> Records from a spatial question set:
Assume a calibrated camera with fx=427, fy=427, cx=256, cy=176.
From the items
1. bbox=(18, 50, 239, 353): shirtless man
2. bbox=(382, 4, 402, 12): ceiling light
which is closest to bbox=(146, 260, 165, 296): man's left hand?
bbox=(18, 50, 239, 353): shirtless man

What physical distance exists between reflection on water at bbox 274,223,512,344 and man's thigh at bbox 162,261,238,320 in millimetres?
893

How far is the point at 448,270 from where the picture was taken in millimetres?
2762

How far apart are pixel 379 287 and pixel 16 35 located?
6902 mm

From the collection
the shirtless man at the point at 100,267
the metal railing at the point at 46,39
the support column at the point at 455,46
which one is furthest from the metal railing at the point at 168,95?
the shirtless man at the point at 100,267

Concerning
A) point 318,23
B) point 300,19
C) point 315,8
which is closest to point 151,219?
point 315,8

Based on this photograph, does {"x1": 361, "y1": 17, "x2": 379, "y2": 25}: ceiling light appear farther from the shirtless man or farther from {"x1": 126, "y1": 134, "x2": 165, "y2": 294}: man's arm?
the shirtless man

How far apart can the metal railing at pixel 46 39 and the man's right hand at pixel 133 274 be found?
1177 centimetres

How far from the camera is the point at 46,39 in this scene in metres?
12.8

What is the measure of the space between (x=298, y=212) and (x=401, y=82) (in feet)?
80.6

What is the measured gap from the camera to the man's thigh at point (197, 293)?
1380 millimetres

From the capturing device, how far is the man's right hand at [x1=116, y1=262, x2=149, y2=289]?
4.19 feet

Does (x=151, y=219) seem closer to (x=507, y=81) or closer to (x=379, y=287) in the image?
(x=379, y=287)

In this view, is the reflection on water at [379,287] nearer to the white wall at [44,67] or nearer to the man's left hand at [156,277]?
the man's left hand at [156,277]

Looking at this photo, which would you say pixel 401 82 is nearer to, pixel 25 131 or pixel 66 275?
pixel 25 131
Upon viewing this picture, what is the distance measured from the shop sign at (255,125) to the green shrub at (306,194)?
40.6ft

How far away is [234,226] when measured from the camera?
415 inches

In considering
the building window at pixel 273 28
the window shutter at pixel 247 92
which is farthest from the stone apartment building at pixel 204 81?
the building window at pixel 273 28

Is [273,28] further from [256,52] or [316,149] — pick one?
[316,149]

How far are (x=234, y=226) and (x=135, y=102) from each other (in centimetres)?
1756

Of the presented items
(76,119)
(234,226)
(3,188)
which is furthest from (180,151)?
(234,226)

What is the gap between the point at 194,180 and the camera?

> Given task: Copy the stretch from the line containing "In this view, is" through the end of the records, reproducing each line without any change.

> Answer to the exercise:
In this view, is the reflection on water at [379,287] nearer to the white wall at [44,67] or nearer to the man's left hand at [156,277]?
the man's left hand at [156,277]

Looking at this photo, which would you say pixel 401 82 is nearer to, pixel 25 131 or pixel 66 275?
pixel 25 131
Upon viewing this picture, what is the distance measured from the shop sign at (255,125) to the green shrub at (306,194)?
40.6ft

How far away is [234,226] when measured from the camera?
415 inches

In considering
the building window at pixel 273 28
the window shutter at pixel 247 92
which is farthest from the stone apartment building at pixel 204 81?
the building window at pixel 273 28

Is [273,28] further from [256,52] or [316,149] — pick one?
[316,149]

How far are (x=234, y=226) and (x=135, y=102) from each other (in centimetres)?
1756

Of the presented items
(76,119)
(234,226)
(3,188)
which is furthest from (180,151)?
(234,226)

What is the gap between the point at 194,180 and the camera?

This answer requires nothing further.